In a complex, evolved system like our cells, everything connects to everything else. Evolution is adept at generating systems with a lot of reuse, feedback loops, and the same component performing multiple simultaneous jobs. It does make it very challenging for researchers to determine what is going on in our metabolism, however. Isolating a gene and the protein it produces because it is important to a cellular process you are interested in barely gets your foot into the door - then must follow years of tracing relationships to other genes, proteins, mechanisms, and so forth.
Over recent years it has become clear that the gene SIRT1 is important to the health and longevity benefits of calorie restriction. It has also become clear that SIRT1 is very well connected inside the cell, being involved in any number of aspects of our metabolism. So while, for example, one group has good evidence that SIRT1 works by promoting repair processes involving heat shock proteins, we also see that is important to the regulation of autophagy, another process well-linked with health and longevity benefits.
Recent studies have emphasized the importance of SIRT1, a mammalian homolog of Sir2 longevity factor, in the regulation of metabolism, cellular survival, and organismal lifespan. The signaling network interacting with SIRT1 continues to expand as does the number of functions known to be regulated by SIRT1.
Autophagy is also an emerging field in longevity studies. [Autophagy] is a housekeeping mechanism cleaning cells from aberrant and dysfunctional molecules and organelles. The extension of lifespan has been linked to the efficient maintenance of autophagic degradation, a process which declines during aging.
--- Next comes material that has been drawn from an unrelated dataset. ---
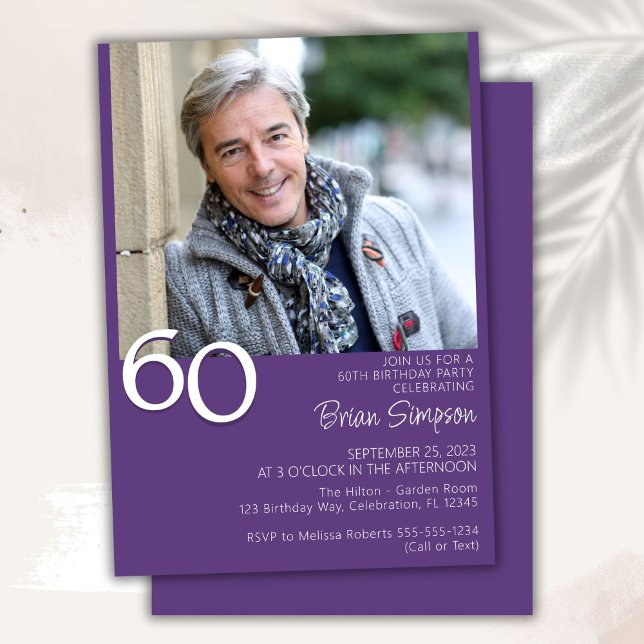 Photo Modern Minimalist Purple 60th Birthday Invitation (Creator Uploaded)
Interestingly, recent observations have demonstrated that SIRT1 regulates the formation of autophagic vacuoles, either directly or indirectly through a downstream signaling network.
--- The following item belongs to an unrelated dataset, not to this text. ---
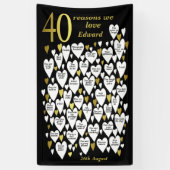 40e verjaardag 40 redenen waarom we van je houden spandoek (Verticaal)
The interactions of SIRT1 [can] also regulate both the autophagic degradation and lifespan extension emphasizing the key role of autophagy in the regulation of lifespan.
Interesting, altering SIRT1 on its own, such as through the use of calorie restriction mimetic drugs, doesn't appear to gain anywhere near the entire benefit of calorie restriction. So other mechanisms are at work in addition to those uncovered through exploring SIRT1's connections.